Transcribe all of the records below word for word, leaving the pictures out of your answer.
________________
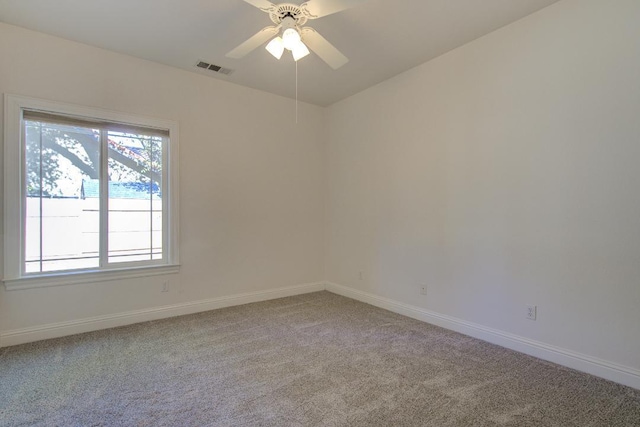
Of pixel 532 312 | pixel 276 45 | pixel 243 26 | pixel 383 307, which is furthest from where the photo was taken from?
pixel 383 307

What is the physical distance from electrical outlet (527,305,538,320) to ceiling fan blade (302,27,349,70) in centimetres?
250

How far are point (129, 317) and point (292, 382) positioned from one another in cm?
209

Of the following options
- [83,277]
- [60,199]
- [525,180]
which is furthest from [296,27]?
[83,277]

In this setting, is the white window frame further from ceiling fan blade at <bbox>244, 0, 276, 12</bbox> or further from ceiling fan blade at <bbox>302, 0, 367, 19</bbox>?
ceiling fan blade at <bbox>302, 0, 367, 19</bbox>

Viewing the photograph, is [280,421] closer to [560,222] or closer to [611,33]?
[560,222]

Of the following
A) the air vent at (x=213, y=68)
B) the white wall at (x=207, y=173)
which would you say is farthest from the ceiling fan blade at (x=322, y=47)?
the white wall at (x=207, y=173)

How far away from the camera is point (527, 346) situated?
102 inches

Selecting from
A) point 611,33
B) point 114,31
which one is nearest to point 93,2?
point 114,31

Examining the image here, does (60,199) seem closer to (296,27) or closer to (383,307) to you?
(296,27)

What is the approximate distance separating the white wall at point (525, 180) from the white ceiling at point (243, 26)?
26cm

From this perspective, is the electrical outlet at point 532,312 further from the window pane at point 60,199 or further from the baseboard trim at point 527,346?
the window pane at point 60,199

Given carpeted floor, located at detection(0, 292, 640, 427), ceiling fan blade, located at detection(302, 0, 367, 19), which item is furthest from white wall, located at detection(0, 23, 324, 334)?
ceiling fan blade, located at detection(302, 0, 367, 19)

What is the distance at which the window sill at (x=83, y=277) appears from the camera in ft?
9.19

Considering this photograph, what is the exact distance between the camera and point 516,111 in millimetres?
2691
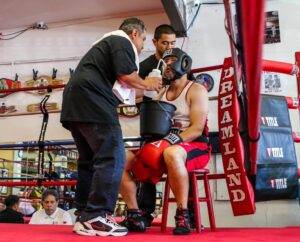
________________
◆ **Worked answer**:
Of pixel 532 312 | pixel 276 45 | pixel 243 26 | pixel 383 307, which is furthest from where the photo was taken from?
pixel 383 307

What is the physical distance from electrical outlet (527,305,538,320) to ceiling fan blade (302,27,349,70) in centimetres?
250

How far are point (129, 317) and point (292, 382) positioned from one another in cm?
209

Of the following options
- [83,277]
- [60,199]
- [525,180]
which is furthest from [296,27]?
[83,277]

In this setting, is the white window frame further from ceiling fan blade at <bbox>244, 0, 276, 12</bbox> or further from ceiling fan blade at <bbox>302, 0, 367, 19</bbox>?
ceiling fan blade at <bbox>302, 0, 367, 19</bbox>

Viewing the photograph, is [280,421] closer to [560,222] or closer to [611,33]?
[560,222]

Of the following
A) the air vent at (x=213, y=68)
B) the white wall at (x=207, y=173)
which would you say is farthest from the ceiling fan blade at (x=322, y=47)?
the white wall at (x=207, y=173)

How far away from the camera is point (527, 346) situated?
102 inches

Selecting from
A) point 611,33
B) point 114,31
which one is nearest to point 93,2?
point 114,31

Examining the image here, does (60,199) seem closer to (296,27) or closer to (383,307) to you?
(296,27)

What is the approximate distance separating the white wall at point (525, 180) from the white ceiling at point (243, 26)?
26cm

From this perspective, is the electrical outlet at point 532,312 further from the window pane at point 60,199 or further from the baseboard trim at point 527,346?
the window pane at point 60,199

Given carpeted floor, located at detection(0, 292, 640, 427), ceiling fan blade, located at detection(302, 0, 367, 19), which item is furthest from white wall, located at detection(0, 23, 324, 334)?
ceiling fan blade, located at detection(302, 0, 367, 19)

What is the distance at which the window sill at (x=83, y=277) appears from the camera in ft?
9.19

Considering this photograph, what is the exact distance between the camera and point 516,111 in millimetres?
2691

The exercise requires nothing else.